■ Source material ■
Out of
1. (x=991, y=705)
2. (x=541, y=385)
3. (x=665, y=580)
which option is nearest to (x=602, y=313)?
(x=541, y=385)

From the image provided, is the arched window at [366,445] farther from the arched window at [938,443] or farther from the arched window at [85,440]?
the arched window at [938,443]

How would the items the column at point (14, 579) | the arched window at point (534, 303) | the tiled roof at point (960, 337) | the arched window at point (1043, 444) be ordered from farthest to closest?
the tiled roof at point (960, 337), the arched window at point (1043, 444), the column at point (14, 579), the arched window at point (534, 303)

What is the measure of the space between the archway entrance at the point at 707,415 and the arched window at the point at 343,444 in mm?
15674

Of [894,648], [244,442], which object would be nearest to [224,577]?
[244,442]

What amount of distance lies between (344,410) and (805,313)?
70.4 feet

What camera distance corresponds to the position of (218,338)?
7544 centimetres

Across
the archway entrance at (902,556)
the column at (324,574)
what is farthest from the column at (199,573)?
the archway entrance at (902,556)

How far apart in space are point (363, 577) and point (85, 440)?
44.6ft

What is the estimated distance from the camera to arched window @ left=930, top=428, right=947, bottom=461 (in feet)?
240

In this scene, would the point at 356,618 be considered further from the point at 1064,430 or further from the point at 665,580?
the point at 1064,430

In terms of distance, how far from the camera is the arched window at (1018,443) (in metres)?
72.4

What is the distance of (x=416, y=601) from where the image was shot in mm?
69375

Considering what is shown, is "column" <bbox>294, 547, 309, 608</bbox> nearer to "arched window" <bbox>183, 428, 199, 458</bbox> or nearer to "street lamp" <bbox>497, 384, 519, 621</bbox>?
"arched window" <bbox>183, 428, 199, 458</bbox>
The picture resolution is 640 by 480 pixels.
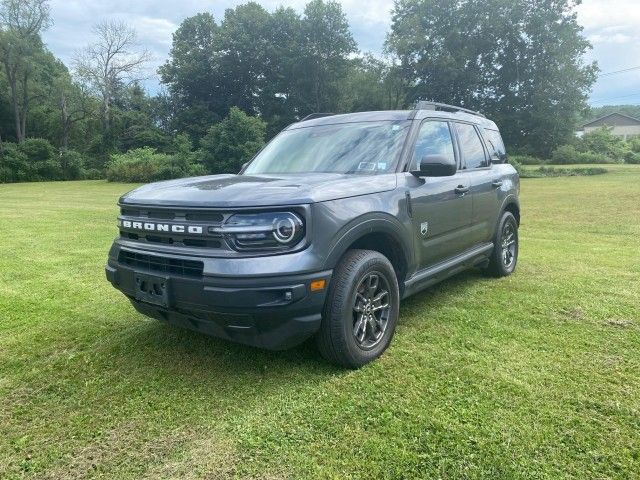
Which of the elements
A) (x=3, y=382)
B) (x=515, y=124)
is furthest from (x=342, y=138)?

■ Goal of the exercise ■
Word for word, please, restate the lines of the listing from the one holding "What camera distance" down to the last line, leaving out any pictures.

■ Solution below ■
What camera distance corresponds to the position of (218,338)?
7544 centimetres

Across
the archway entrance at (902,556)
the column at (324,574)
what is farthest from the column at (199,573)?
the archway entrance at (902,556)

How far apart in space are point (363, 577) and point (85, 440)?
44.6ft

What is the estimated distance from the camera to arched window @ left=930, top=428, right=947, bottom=461 (in feet)?
240

In this scene, would the point at 356,618 be considered further from the point at 1064,430 or further from the point at 665,580?
the point at 1064,430

In terms of distance, how far from the camera is the arched window at (1018,443) (in metres)?
72.4

What is the distance of (x=416, y=601) from where the image was shot in mm?
69375

Considering what is shown, is "column" <bbox>294, 547, 309, 608</bbox> nearer to "arched window" <bbox>183, 428, 199, 458</bbox> or nearer to "street lamp" <bbox>497, 384, 519, 621</bbox>?
"arched window" <bbox>183, 428, 199, 458</bbox>
The picture resolution is 640 by 480 pixels.
Which of the elements
A) (x=3, y=382)
B) (x=515, y=124)
is furthest from (x=342, y=138)?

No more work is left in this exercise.